### TASK SET
a) Rewrite the process automation text between "Process Automation Software" and "a follow-up project.", inclusive, changing "workflow" to "pipeline".
b) In the process automation text, what happens when a step stalls past its SLA?

### PASSAGE

Process Automation Software
Process Automation Engineering Suite
End-to-end workflow engineering
We build the full workflow on your stack — intake form, state machine, role-gated review surface, downstream system update. The output is a running process that replaces a chain of inbox handoffs, not a workflow diagram in a slide deck. Every step is logged so the audit trail ships with the engagement, not as a follow-up project.
State-machine driven workflows
Each process is modelled as an explicit state machine: initiation, processing, ready-for-review, downstream-role, finalised, plus explicit failure states. Transitions are the only way work moves forward, so nothing falls into an email thread. We have shipped this pattern in Swiss back-office operations and on BPMN code-generation engagements.
Role-gated review and approval
Who sees which fields and who can approve a transition is enforced in code, not in a wiki. Purchasing, finance, compliance and operations each see only the slice they own. Escalations route automatically when a step stalls past its SLA. The same role-gating model runs in our Swiss PIM and insurance claim deployments.

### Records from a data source
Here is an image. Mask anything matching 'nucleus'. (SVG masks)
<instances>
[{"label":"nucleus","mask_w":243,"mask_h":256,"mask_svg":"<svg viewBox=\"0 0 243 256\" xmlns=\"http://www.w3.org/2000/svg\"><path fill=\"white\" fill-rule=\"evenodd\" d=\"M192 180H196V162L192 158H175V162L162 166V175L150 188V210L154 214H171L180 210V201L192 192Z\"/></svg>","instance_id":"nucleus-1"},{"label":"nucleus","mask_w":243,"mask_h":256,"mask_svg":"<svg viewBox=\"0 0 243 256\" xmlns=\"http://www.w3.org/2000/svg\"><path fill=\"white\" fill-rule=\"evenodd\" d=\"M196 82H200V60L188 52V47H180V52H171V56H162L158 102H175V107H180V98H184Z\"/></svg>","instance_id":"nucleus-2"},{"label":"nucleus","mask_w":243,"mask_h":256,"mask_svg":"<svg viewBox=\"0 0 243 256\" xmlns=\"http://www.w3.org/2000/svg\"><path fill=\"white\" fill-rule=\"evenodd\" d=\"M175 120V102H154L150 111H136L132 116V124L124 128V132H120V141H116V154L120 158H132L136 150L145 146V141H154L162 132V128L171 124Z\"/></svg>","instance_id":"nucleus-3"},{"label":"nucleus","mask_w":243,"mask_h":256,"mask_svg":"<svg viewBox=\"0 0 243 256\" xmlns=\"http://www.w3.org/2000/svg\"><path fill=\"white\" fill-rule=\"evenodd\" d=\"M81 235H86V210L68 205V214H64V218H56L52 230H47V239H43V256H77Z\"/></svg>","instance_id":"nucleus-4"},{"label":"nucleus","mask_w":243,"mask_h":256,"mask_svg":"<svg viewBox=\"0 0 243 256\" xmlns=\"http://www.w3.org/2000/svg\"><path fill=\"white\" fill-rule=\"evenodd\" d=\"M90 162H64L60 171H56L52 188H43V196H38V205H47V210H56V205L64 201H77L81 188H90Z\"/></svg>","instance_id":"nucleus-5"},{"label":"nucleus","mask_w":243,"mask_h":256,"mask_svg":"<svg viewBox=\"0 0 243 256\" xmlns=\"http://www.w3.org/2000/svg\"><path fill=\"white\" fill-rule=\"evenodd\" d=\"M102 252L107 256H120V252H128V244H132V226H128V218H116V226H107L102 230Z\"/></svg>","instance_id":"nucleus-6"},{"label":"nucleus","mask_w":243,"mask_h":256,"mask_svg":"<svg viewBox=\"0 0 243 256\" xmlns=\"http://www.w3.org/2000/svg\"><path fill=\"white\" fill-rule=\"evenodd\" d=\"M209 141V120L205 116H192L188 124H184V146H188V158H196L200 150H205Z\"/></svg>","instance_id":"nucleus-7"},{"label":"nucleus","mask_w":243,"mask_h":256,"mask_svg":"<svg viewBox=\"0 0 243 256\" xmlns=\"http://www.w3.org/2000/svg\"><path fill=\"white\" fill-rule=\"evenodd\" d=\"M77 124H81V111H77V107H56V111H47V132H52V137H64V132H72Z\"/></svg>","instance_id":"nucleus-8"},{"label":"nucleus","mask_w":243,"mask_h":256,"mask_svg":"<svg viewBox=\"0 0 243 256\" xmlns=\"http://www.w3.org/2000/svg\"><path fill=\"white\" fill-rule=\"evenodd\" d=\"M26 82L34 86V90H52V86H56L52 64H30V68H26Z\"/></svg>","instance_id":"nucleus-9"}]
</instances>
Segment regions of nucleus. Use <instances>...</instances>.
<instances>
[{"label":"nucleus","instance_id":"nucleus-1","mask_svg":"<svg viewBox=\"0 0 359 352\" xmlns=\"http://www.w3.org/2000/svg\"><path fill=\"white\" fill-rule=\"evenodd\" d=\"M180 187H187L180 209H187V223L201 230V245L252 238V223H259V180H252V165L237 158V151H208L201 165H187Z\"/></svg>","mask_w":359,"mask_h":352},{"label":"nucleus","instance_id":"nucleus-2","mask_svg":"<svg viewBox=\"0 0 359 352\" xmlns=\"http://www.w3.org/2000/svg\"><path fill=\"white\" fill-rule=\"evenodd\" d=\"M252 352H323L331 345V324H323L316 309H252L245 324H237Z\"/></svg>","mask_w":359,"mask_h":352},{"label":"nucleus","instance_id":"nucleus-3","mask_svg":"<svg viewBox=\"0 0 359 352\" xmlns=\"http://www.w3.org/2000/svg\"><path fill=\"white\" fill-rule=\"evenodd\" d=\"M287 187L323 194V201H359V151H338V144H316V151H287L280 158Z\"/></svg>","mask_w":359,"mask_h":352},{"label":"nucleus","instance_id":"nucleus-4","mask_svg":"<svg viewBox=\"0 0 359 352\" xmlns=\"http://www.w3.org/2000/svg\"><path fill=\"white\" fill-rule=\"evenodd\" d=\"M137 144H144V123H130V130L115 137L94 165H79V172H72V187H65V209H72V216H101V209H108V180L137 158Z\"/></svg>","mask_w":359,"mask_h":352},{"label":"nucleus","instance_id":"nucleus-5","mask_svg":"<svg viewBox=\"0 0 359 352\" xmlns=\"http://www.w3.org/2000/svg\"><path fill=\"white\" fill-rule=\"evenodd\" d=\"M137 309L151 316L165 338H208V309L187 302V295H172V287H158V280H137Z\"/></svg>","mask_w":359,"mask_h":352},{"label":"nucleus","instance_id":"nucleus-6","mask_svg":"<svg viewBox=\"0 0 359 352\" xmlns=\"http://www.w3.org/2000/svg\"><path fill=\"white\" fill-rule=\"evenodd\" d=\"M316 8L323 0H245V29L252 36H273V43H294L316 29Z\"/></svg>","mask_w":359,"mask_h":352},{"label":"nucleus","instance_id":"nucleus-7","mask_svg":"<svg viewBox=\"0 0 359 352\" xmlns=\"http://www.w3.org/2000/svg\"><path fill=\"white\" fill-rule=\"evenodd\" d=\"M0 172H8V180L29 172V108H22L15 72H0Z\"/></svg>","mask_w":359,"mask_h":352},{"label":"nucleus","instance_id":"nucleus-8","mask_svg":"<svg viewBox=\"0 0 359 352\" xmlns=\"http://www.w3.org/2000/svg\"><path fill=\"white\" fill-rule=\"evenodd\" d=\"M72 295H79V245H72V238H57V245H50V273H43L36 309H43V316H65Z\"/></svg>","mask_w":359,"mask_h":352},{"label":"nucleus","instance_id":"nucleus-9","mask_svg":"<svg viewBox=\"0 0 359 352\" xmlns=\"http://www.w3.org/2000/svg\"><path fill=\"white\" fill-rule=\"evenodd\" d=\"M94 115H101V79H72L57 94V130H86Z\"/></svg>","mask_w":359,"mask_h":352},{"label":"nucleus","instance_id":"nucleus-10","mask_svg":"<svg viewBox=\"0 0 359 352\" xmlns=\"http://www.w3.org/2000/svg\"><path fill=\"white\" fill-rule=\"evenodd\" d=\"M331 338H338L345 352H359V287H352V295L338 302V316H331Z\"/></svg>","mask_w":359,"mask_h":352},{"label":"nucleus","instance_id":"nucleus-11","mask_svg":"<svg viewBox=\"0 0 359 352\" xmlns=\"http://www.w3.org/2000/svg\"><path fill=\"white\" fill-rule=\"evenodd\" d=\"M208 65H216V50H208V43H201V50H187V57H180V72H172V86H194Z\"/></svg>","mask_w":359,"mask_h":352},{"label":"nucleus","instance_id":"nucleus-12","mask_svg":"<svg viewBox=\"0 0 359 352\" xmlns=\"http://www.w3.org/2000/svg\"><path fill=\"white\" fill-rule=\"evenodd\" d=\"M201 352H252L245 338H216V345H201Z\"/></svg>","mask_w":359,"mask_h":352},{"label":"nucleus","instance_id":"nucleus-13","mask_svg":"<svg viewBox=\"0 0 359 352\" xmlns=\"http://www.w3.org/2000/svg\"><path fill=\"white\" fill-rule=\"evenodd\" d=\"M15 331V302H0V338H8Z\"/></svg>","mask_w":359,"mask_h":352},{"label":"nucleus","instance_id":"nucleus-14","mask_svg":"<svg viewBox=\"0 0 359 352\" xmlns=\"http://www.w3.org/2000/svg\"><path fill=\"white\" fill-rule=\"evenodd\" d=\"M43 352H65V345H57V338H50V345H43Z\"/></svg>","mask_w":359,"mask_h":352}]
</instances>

### EXERCISE ANSWERS
a)
Process Automation Software
Process Automation Engineering Suite
End-to-end pipeline engineering
We build the full pipeline on your stack — intake form, state machine, role-gated review surface, downstream system update. The output is a running process that replaces a chain of inbox handoffs, not a pipeline diagram in a slide deck. Every step is logged so the audit trail ships with the engagement, not as a follow-up project.

b) Escalations route automatically.